Linnaeus was a passionate collector and organizer of nature. He is the person who created the modern system of classification for plants and animals in which each organism has a genus name and a species name, like Homo sapiens - us people. He walked through Europe studying nature naming and describing over 12,000 species of plants and animals. While it is not known to be a fact, it is thought that Linnaeus made a floral clock that allowed one to tell the time of day. From his careful observations he came to know at what hour a particular plant would flower and he placed that plant in a clock-like circle at its appropriate time. For his clock, Linnaeus selected local flowers that would bloom even on cloudy days. Linnaeus also noticed that some flowers would open and close according to the weather. He noticed others that opened and closed according to the length of the day - plants that were responding to photoperiodism. A third type changed opening and closing times according to the time of day - and these are the ones he used in his flower clock. Some of these which are listed below with their approximate flowering time. As you can see not all hours are covered and for the most exact reading of this clock, the timing of the closing of certain species must be used.


5:00 Morning glories, wild roses

6:00 Spotted cat's ear, catmint

7:00 African marigold, orange hawkweed, dandelions

8:00 Mouse-ear hawkweed, African daisies

9:00 Field marigold, gentians

10:00 Helichrysum, Californium poppy

11:00 Star of Bethlehem

12:00 Passion flower, goatsbeard


16:00 'Four o'clock' plant opens

18:00 Evening primrose, moonflower

21:00 Flowering tobacco

22:00 Night blooming cereus

Some common plants that can be used to make a functional, though not precise, flower clock include morning glories and wild roses that open just after dawn. These are followed by dandelions, gentians and California poppies which open near noon. In the afternoon the morning glories close and then later the four o'clocks open, followed by evening primroses and moonflowers. In making a garden flower clock, you should know when each type of flower closes as that can also be a way of telling time.

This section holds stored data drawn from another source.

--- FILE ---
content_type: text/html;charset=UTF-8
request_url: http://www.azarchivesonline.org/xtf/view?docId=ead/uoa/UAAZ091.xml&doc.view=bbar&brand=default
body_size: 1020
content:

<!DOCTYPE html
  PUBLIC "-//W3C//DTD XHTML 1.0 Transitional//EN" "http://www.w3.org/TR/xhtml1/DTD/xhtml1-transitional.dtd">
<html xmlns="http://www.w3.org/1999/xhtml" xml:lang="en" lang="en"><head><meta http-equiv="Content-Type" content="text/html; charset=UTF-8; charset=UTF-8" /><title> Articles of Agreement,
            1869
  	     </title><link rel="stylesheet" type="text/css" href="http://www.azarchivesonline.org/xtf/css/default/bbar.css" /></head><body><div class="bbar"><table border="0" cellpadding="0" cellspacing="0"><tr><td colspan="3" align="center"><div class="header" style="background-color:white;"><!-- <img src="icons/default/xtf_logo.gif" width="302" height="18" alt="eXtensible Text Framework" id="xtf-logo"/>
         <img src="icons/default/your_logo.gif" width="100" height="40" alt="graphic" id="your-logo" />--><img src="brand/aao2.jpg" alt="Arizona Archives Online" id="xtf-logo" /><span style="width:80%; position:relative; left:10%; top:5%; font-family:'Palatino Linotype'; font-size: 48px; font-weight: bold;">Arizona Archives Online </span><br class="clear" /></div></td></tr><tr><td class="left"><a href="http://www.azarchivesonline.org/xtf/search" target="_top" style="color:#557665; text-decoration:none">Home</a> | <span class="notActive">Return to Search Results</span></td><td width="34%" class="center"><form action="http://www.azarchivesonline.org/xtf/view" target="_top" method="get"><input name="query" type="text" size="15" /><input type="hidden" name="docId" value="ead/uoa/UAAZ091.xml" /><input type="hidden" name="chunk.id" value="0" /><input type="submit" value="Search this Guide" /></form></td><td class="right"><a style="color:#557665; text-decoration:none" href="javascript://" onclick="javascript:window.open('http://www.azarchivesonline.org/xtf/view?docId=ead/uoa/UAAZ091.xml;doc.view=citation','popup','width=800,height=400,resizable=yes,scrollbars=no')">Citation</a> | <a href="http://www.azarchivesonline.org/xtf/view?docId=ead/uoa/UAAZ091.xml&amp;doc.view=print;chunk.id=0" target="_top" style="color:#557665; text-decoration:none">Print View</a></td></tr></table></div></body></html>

Serious gardeners will grow plants that bloom at a wide range of times during the growing season. The flowering of daffodils in spring, day-flowers in summer and chrysanthemums in fall are all set by the plants’ responses to changes in the length of day. Even varieties of plants within the same species have been developed that will flower at different times of the year as well. A goal of a good gardener and landscaper is to have a constant series of blooms throughout the growing season, a constant stream of color from plants - a kind of seasonal clock. And all of this is possible due to the complex biological clocks in plants that allow them to read the sky and bloom when the time is right. Plants have evolved to be closely in tune with the natural astronomical cycles that are such a fundamental part of our environment - and we couldn’t exist without them.